From posting-system@google.com Mon Jul  7 20:14:32 2003
Date: Mon, 7 Jul 2003 13:14:28 -0700
From: oleg@pobox.com (oleg@pobox.com)
Newsgroups: comp.lang.scheme
Subject: [ANN] Efficient (cyclic) unification
Message-ID: <7eb8ac3e.0307071214.131e456b@posting.google.com>
Status: OR

This is to announce an efficient Scheme implementation of cyclic and
acyclic unification of terms (ordered trees):
	http://pobox.com/~oleg/ftp/Scheme/index.html#Unification

The corresponding procedures can determine if two terms can be unified,
what is the unifier, and if it is cyclic. For example, the algorithm
unifies
	(M _a _b) with (M _b _a) (the unifier is _b -> _a)

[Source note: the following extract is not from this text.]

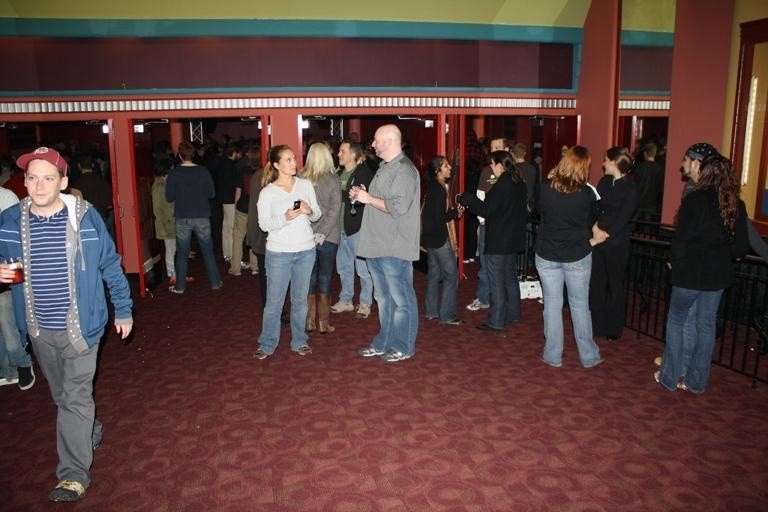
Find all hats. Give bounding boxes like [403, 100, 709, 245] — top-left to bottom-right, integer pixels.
[685, 143, 718, 161]
[16, 147, 68, 177]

        (_x 4 3 _w) with (3 _y _x _z) (the unifier is
					((_w . _z) (_y . 4) (_x . 3))))

	(p (g _x) (f a)) with (p _y _x) 
			the unifier: ((_x . (f a)) (_y . (g (f a))))

	(p _x _x) with (p _y (f _y))
		the unifier:
			((_g1164 . (f _g1164))
			 (_y . (f _g1164))
			 (_x . (f _g1164)))

The latter is a cyclic unification. Term variables are
underscored. You can change the style of pattern variables if you
re-define a predicate pattern-var? and a constructor genvar.

Many Prolog systems use unification without the occurs check. The
SICTus Prolog Manual states that unification without the occurs check
is wrong for logical programs, but practical. Our unification
algorithm however has exactly the same complexity both for cyclic
(without the occurs check) and acyclic unifications.

Unlike the classical text-book algorithm of unification (due to
Robinson, 1965), the present unification algorithm does NOT suffer the
exponential blow-out in time and in space when unifying pathological
terms such as

	 (h _x1 _x2 _x3 _x4 
	     (f _y0 _y0) (f _y1 _y1) (f _y2 _y2) (f _y3 _y3) _y4)
and
	 (h (f _x0 _x0)(f _x1 _x1)(f _x2 _x2)(f _x3 _x3)
	     _y1 _y2 _y3 _y4 _x4)


In fact, as we increase the size of the term, space requirements grow
linearly. And so does the run time. The linear time complexity in the
above case is just a fortunate accident. In general, one can't expect
a linear time complexity because the algorithm uses associative lists
to store bindings to pattern variables, and assq to locate a
binding. If bindings are stored in a hash table or a vector, the
algorithmic complexity improves. In practice, the current
implementation seems to work well. The algorithm can be seen as
related to the linear unification algorithm due to Gerard
Huet. However, our algorithm obviously has a quite different
intuition, as the source code shows.

The corresponding source code is extensively commented and comes with
a large test suite. It is tested on Gambit and Bigloo and should work
with any other R5RS system (one might need to adjust SRFI-2 and my
prelude).